Land Line Magazine
- Managing Editor: Jami Jones
- Frequency: 9 per year
- Total circulation: 214,000 (June 2016)
- Founded: 1975
- Company: Owner–Operator Independent Drivers Association
- Country: USA
- Based in: Grain Valley, Missouri
- Language: English
- Website: www.landline.media
- ISSN: 0279-6503

= Land Line Magazine =

American trucking trade magazine

Land Line Magazine is an American nationally distributed business publication written for professional truckers operating trucks and semi-trailers in for-hire transportation of exempt and regulated commodities. It is the official publication of the Owner-Operator Independent Drivers Association.

==History and profile==
Land Line Magazine was established in 1975. The magazine is one-third of the media arm of OOIDA, along with Land Line Now, a one-hour news and information program on SiriusXM Satellite Radio, and LandLine.Media, which features trucking news and information updated daily.
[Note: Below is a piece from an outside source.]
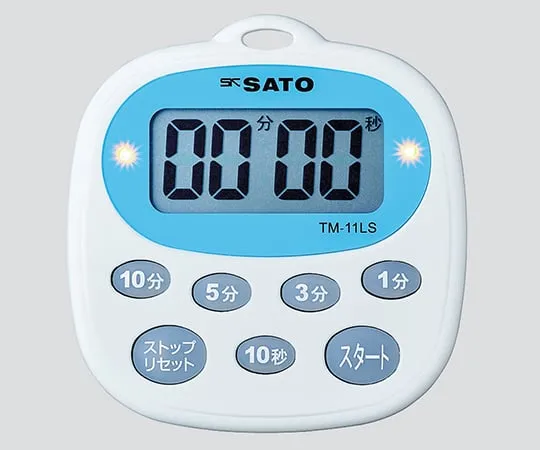 2-6181-11-57 Kitchen Timer with Chinese Calibration Certificate TM-11LS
The news section of Land Line covers a variety of topics, with particular emphasis placed on federal and state legislation and regulations that affect the trucking industry. However, the magazine also features product announcements and reviews, personality features, advice on operating a business, technical information and “how-tos.”

The magazine and its staff have won numerous awards from the International Automotive Media Awards, Truck Writers of North America and the Society of Professional Journalists/Kansas City Press Club.